## TRECHO DO DOCUMENTO
Onconews - Cirurgia oncológica em pauta

heber salvador 22 bxEm entrevista exclusiva, o cirurgião oncológico Heber Salvador (foto), presidente da Sociedade Brasileira de Cirurgia Oncológica (SBCO) e médico do A.C.Camargo Cancer Center analisa o cenário da especialidade no país e discute os desafios e caminhos para a valorização do profissional na assistência multidisciplinar do paciente com câncer. Confira.

Pacientes tratados por cirurgiões que são treinados na cirurgia oncológica tem desfechos melhores que aqueles operados por cirurgiões que não têm esse treinamento. Você pode explorar um pouco essa perspectiva?

## TRECHO DE DADOS
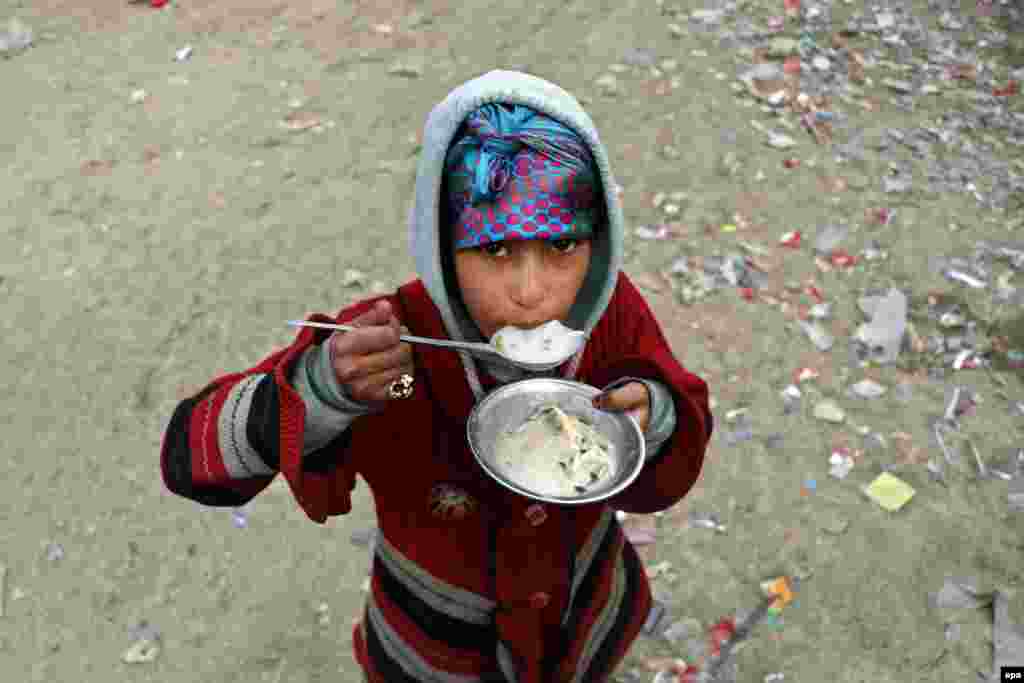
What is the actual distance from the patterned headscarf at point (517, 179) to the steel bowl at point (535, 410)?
0.92 ft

## PERGUNTAS PARA RESPONDER
[a] Reescreva de forma mais curta o parágrafo da entrevista sobre cirurgia oncológica que começa com "Em entrevista exclusiva", mantendo os fatos principais.
[b] Escreva o trecho que vem em seguida na entrevista sobre cirurgia oncológica, a partir do ponto em que ela termina.

## RESPOSTAS POR NÚMERO
[a] Em entrevista exclusiva, o cirurgião oncológico Heber Salvador, presidente da SBCO e médico do A.C.Camargo Cancer Center, fala sobre a situação da especialidade no Brasil. Ele também comenta os desafios para valorizar esse profissional no cuidado multidisciplinar do paciente com câncer.

[b]
Temos indicadores que mostram isso, a própria literatura desde o final dos anos 90 já mostra que pacientes atendidos por cirurgiões treinados em tratamento oncológico tem desfechos melhores. A maior parte dessa literatura foi publicada na década de 90, início dos anos 2000, com análises que mostram que ter um procedimento realizado por um cirurgião oncológico, em um centro especializado e por uma equipe especializada reduz a mortalidade pós-operatória. Em alguns casos, a redução foi de 50%, ou seja, a chance de o paciente ter um óbito no pós-operatório foi duas vezes maior se fosse tratado fora daquelas unidades, mas também tem uma relação com o desfecho oncológico. Chama a atenção um estudo inglês que avaliou a qualidade do tratamento em câncer de mama na Inglaterra e a adequação do tratamento aos protocolos considerados ideais. Quando a paciente era tratada fora de um centro com cirurgiões treinados, no caso por cirurgiões oncológicos treinados em mama, você tinha uma taxa muito maior de margens comprometidas, de uma ressecção inadequada, como a preservação da mama quando isso não era oncologicamente seguro, além da omissão da radioterapia adjuvante. São critérios que mostram que treinamento em cirurgia de câncer é fundamental e que o treinamento em cirurgia de câncer em qualquer especialidade é fundamental para o desfecho. A especialidade em cirurgia oncológica é justamente o treinamento em cirurgia de câncer.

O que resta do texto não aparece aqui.